Each student must study two instruments; the piano, as well as a second orchestral instrument of their choice. Along with this, they study Musical Language, Orchestra, and participate in the choir (the distinguished focus of the school).

==Musical Activities of the Choir==
The school choir sings daily in the Basilica, often in front of large groups of pilgrims and visitors from around the world. The midday singing of Salve Regina has become the most attended act of the Sanctuary. They have released numerous albums, and have toured in various countries such as: Hungary, Switzerland, France, Italy, Ireland, Belgium, Germany, Poland, Russia, where they have performed three times (Moscow 2011 & 2013, and St. Petersburg 2011), United States (2014) and China (2015). In March 2023 they performed 3 concerts in Australia as part of the Adelaide Festival.

==History==
- 1025: The Benedictine Community of Montserrat was founded.

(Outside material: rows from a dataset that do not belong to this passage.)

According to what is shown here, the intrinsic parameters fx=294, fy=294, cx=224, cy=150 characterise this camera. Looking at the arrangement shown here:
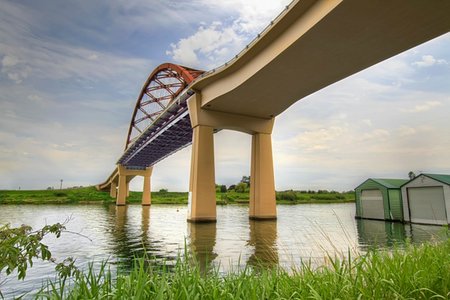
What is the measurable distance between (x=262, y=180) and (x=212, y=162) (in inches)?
191

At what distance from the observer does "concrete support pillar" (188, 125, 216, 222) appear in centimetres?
2256

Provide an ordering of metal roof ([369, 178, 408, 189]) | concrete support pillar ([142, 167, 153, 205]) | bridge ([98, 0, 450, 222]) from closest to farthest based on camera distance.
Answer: bridge ([98, 0, 450, 222]) → metal roof ([369, 178, 408, 189]) → concrete support pillar ([142, 167, 153, 205])

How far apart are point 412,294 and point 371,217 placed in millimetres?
22373

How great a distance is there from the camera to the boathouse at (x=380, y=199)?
21.3 meters

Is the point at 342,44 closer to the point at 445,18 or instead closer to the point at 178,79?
the point at 445,18

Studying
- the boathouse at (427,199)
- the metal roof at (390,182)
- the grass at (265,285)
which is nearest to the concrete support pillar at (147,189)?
the metal roof at (390,182)

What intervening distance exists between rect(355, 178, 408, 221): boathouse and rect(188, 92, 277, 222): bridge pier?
7.11 meters

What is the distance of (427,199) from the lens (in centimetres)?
1894

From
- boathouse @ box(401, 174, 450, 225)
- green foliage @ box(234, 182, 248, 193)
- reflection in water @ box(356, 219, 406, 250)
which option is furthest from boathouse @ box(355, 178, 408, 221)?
green foliage @ box(234, 182, 248, 193)

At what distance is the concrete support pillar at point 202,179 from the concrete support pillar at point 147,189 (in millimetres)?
43976

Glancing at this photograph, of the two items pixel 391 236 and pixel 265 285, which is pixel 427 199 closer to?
pixel 391 236

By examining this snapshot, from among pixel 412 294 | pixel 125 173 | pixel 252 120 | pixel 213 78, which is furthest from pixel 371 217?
pixel 125 173

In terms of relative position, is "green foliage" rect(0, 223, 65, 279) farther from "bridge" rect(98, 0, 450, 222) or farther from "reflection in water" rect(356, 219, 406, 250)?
"bridge" rect(98, 0, 450, 222)

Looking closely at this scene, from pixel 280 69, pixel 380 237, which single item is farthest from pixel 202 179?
pixel 380 237
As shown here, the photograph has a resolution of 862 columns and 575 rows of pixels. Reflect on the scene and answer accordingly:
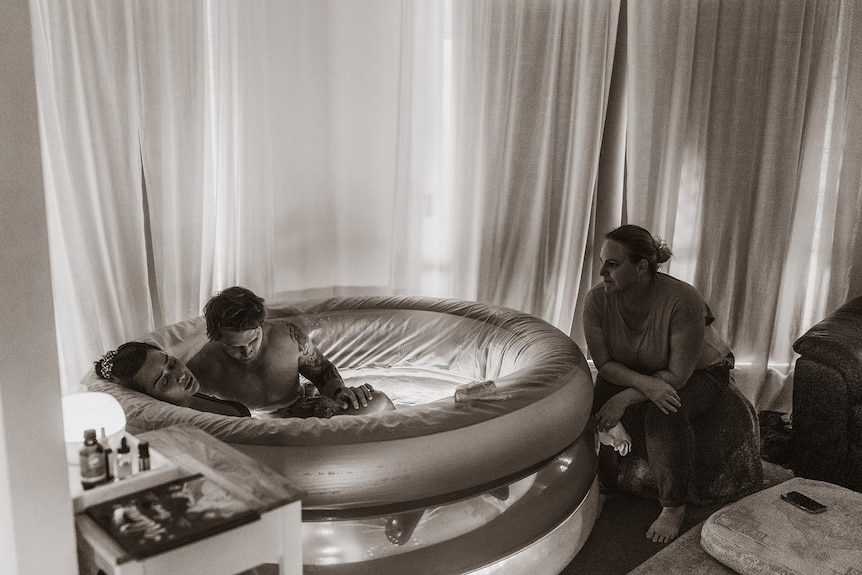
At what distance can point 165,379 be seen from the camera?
7.82 ft

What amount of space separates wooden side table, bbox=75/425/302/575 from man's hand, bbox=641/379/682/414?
5.10 ft

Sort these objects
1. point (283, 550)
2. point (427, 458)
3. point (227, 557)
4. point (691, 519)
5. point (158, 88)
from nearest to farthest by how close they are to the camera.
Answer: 1. point (227, 557)
2. point (283, 550)
3. point (427, 458)
4. point (691, 519)
5. point (158, 88)

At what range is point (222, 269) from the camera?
11.2ft

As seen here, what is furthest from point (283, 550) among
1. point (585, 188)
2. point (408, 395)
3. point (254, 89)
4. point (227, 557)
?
point (585, 188)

- 12th Century: Period of the Virgin of Montserrat. Pilgrims started to climb the mountain to venerate the Virgin.
- 1307: First documentation showing the existence of the Escolania, which is also the first reference to the choir robes worn today.
- 1479: The choir sang for the Catholic King Fernando during his visit to Barcelona.
- 1494: Abbot García de Cisneros spoke of the importance of religious music in relation to the choristers of the Escolania, which was made up of about 20 boys at the time.
- 16th Century: Bartomeu Garriga, a chorister at the time, promised that when he was older, he would make a great temple for the Virgin. In 1560, as Abbot of the Monastery, he started to construct the current Basilica.
- 17th-18th Century: Period of growth, with the first appearance of Masters of the Escolania. This title was given to monks that directed the choir and cultivated a new repertoire of compositions.
- 1889-1909: Fr. Manuel Guzmán introduced a new style to the sound of the choir, and continued on to teach future directors of the Escolania.
- 1909-1911: Fr. Ramir Escofet became director.
- 1911-1933: Fr. Anselm Ferrer, who studied in Italy, became the director and composer. He created the first recordings of the Escolania and evolved the tone of the choir.
- 1933-1936: Blessed Fr. Àngel Rodamilans was director as well as a martyr during the Civil War.
- 1936-1939: The monks and students needed to abandon Montserrat during the Spanish Civil War.
- 1939-1953: Fr. David Pujol was director.
- 1953-1997: Fr. Ireneu Segarra, director and composer. Under his leadership, the choir grew to fifty students, and released numerous records. They also began to perform concerts outside of Montserrat for the first time in the 1960s, including international tours.
- 1997-2000: Fr. Jordi-Agustí Piqué was the director.
- 2000-2007: Joaquim Piqué was the first lay director.
- 2007–2014: Bernat Vivancos was the director.
- 2014-Present: Llorenç Castelló is the current director.